Guernica foi, ao menos por três anos, um quadro que Pablo Picasso pintou como protesto “contra as atrocidades da República durante a Guerra Civil Espanhola”. Essa era a definição que constava em um site da Organização das Nações Unidas (ONU). O erro na informação —pois a tela na verdade alude a um bombardeio da aviação nazista contra um povoado espanhol— foi reconhecido na segunda-feira em uma entrevista coletiva de Stéphane Dujarric, porta-voz da ONU, que pediu perdão à Espanha por definir dessa maneira a obra, hoje exposta no Museu Reina Sofía, em Madri. Dujarric afirmou que a descrição foi um “erro horrível”, pelo qual haverá um pedido de desculpas imediato.
Por enquanto, a parte do site que continha o erro foi tirada do ar, enquanto especialistas vasculham toda a página em busca de outras possíveis falhas históricas gritantes. “Obviamente é um erro horrível, levando-se em conta o que realmente aconteceu em Guernica”, observou o porta-voz da instituição que zela pela paz mundial. “Lamentamos o erro e transmitimos nossas desculpas ao povo e ao Governo da Espanha”, acrescentou, antes de observar que se tratou de um erro sem “má intenção” nem “segundas intenções”.
A resenha do site da ONU se referia a uma tapeçaria encomendada em 1955 pelo banqueiro Nelson A. Rockefeller e realizada pelo ateliê de J. de la Baume-Durrbach (no sul da França), sob a supervisão de Picasso. “A tapeçaria foi apresentada e colocada sobre a parede na entrada do Salão do Conselho de Segurança, em 13 de setembro de 1985”, segundo o site que apresenta o acervo artístico das Nações Unidas. A viúva do magnata doou a obra em novembro de 2016.
“Sabemos perfeitamente que os republicanos foram as vítimas, e não os autores”, afirmou Dujarric, admitindo que só soube da falha no fim de semana, quando o EL PAÍS noticiou um abaixo-assinado da plataforma Nueva Cultura que buscava sanar o erro. Na segunda-feira, a ONU tirou do ar essa parte do site.

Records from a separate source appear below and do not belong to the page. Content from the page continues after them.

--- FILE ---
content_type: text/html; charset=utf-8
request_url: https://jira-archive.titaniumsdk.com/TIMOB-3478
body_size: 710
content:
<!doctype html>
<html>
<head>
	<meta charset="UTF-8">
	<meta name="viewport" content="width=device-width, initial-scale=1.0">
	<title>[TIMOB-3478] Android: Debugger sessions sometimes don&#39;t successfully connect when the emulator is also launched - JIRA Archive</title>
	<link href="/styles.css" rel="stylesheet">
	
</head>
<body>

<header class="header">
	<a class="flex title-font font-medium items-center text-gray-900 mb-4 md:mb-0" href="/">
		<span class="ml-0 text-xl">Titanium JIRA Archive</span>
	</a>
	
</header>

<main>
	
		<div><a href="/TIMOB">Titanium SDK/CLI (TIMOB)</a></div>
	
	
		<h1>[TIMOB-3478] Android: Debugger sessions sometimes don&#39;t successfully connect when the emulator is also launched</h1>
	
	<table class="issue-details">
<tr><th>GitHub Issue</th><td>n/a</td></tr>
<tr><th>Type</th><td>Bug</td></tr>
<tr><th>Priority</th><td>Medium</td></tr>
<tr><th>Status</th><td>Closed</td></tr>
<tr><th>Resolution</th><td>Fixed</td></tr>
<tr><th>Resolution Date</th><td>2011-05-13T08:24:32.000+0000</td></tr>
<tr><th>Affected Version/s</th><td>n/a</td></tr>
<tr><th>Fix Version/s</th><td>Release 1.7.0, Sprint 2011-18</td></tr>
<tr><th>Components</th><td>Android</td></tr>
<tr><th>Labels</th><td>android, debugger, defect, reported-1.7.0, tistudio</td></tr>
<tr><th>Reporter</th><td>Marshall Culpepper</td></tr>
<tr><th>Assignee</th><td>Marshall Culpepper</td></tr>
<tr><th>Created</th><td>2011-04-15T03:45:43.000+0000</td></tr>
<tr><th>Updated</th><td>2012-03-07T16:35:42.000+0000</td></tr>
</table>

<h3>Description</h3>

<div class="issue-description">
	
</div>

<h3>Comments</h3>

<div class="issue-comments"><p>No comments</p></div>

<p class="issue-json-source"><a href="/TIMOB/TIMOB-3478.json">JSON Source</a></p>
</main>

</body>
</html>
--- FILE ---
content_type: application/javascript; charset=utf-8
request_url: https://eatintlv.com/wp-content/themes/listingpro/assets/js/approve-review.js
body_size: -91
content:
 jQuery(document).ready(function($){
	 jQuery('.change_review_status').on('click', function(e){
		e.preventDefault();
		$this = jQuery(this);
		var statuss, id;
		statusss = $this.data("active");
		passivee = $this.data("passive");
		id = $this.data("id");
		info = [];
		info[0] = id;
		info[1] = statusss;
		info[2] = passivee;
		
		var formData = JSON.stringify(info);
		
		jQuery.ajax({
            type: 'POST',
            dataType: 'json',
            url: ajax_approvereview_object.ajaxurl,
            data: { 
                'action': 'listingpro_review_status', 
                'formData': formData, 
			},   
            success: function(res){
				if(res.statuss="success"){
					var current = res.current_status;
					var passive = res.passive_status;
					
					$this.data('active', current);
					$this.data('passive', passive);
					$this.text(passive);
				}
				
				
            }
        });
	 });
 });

A cidade de Guernica, no País Basco (norte), foi bombardeada em 26 de abril de 1937 por aviões da Legião Condor, da Alemanha nazista, país aliado do ditador Francisco Franco. Estima-se que 31 toneladas de bombas incendiárias e explosivas tenham sido lançadas sobre a população ao longo de quatro horas. O objetivo era justamente devastar essa região basca.
Essa revisão da história da Espanha feita pela ONU ignorava que Guernica foi uma encomenda do diretor-geral de Belas Artes, Josep Renau, a pedido do Governo da Segunda República espanhola, para ser exposto no pavilhão espanhol da Exposição Internacional de 1937, em Paris. A intenção, efetivamente, era propagandística, mas para atrair a atenção do público para a causa republicana em plena Guerra Civil. E não ao contrário, como divulgou o comitê artístico que redige e classifica as fichas das obras dadas de presente à ONU desde 1967.
Picasso decidiu que o quadro fosse conservado e custodiado pelo Museu de Arte Moderna de Nova York (MoMA) até que a ditadura de Franco desaparecesse. E deixou claro que seu desejo era que Guernica só voltasse para a Espanha quando o país recuperasse a democracia. “Só voltará com a República”, escreveu Picasso em novembro de 1970 ao MoMA para esclarecer os termos. Uma cláusula quase impediu a transferência em 1981 —após a morte de Picasso e Franco— quando a família do artista ainda questionavam a implementação da democracia no país, que já estava sob o comando do Rei Juan Carlos. Essa passagem também não aparece na descrição do site da ONU, que dizia: “Picasso pediu que o quadro fosse levado de volta ao seu país natal, a Espanha, quando as liberdades públicas se restabelecessem”. A referência a uma terceira República tinha desaparecido na definição para se encaixar na versão difundida. O episódio demonstra que a arte pode estar a serviço não só da propaganda, mas também da contrapropaganda.